Twitter is officially now Creepy

Tuesday, April 5th, 2011

Okay, this is a play on words, but it really is getting creepy. Yiannis Kakavas, social media fanatic and software writer, has published a new free tool to scare the pants off of any sane Twitterphile. But if you are updating your Twitter page that much, you probably won’t really care.

Kakavas’s new tool, “Creepy,” is a social networking search tool — or in his words, a “geolocation information aggregator.” But unlike just any search, Creepy searches for where you have posted from, then figures out the posts’ longitude and latitude and makes a pretty map of where you have posted from each time. Can you say “stalker nirvana”?

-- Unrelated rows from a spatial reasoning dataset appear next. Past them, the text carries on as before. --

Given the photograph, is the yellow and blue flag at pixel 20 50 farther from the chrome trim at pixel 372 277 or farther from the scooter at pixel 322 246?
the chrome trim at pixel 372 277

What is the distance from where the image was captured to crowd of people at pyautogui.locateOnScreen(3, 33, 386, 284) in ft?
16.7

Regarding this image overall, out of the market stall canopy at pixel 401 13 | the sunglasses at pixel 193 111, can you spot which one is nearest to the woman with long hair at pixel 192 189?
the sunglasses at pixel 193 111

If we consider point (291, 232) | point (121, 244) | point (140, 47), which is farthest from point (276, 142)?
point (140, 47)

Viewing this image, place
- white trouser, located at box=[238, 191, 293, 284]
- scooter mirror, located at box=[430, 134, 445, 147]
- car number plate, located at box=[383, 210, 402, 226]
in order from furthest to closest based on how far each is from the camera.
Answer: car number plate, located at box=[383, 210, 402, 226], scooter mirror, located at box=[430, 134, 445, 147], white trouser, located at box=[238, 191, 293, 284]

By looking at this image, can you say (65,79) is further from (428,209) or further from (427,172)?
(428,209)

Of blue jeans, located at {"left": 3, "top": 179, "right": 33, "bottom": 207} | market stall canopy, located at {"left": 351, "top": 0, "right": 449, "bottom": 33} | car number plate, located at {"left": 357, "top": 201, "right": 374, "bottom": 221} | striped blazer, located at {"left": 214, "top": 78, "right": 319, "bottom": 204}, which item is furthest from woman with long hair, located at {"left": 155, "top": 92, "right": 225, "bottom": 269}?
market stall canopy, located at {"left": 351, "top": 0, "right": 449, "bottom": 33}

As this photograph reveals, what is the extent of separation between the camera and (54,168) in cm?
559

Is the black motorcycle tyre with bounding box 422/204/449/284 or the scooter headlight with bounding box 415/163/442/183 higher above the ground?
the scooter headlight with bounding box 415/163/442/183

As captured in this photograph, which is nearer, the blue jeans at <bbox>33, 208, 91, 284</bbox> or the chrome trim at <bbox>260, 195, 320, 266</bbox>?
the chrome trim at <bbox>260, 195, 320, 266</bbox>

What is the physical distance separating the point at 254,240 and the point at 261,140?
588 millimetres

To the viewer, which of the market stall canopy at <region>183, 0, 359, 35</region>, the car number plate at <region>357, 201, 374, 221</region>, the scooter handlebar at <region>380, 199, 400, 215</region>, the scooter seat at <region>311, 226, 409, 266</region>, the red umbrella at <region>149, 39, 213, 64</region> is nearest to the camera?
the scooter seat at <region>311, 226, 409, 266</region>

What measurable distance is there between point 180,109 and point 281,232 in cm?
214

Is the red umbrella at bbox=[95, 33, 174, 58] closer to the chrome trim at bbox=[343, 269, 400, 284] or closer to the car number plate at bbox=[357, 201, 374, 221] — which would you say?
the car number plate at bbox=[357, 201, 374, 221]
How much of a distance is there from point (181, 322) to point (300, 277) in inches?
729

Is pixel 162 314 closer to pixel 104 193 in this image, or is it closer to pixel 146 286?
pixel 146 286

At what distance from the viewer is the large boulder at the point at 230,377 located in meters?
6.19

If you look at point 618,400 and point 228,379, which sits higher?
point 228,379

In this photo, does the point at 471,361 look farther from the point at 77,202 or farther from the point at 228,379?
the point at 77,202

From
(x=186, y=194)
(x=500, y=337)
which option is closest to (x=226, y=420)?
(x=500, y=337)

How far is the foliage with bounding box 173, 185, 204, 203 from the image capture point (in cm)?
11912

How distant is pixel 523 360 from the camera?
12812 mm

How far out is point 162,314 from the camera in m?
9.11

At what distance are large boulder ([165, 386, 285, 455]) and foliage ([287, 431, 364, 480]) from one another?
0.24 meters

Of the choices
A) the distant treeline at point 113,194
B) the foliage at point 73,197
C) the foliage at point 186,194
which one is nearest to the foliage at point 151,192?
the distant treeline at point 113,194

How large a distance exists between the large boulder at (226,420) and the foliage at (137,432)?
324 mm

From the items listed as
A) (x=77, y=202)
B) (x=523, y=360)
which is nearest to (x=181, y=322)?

Now this requires that you have turned on Twitter’s own geolocation service, or used some device (your smartphone) or web service (Foursquare, Gowalla, etc.) that collects your lat/long when you are posting. So, Kakavas’ tool is not collecting anything you haven’t already put online yourself. It just makes it easy for the investigator to get to.

Well, as I have posted before, where there is a great tool for stalkers there is a great tool for investigators. So let’s take a look at this new investigative tool.

CREEPY

Again, this is a simple to use tool. Go to the download page and download the Windows Executable or the Ubuntu version and install on your operating system. The Windows installer is quick and easy and it will have you investigating in no time.

Start Creepy and in the settings authorize it to use your Twitter account. (You do need a Twitter account, but many investigators set up accounts purely for investigative purposes.) Now you can search Twitter users or Flickr users, along with photos from many other online applications. I searched both and easily found the users I was looking for.

Then click on the big “Geolocate Target” button. Under the “Map View” tab, the found lat/long coordinates will be displayed, along with their location on a mapping tool of your choice (there are several different mapping tools, including Google, to choose from).

It may take a few minutes to complete the search, but the results can be very revealing. Just as call detail records from cell phones can help investigators map out a suspect’s or victim’s movements over a period of weeks – including their normal patterns, and departures from normal – Creepy’s maps can show patterns of behavior with regard to social networks. The longer you track these patterns, the better picture you will have of your target.

It’s that simple… or it’s that Creepy.

Do you use Creepy? What have your experiences been?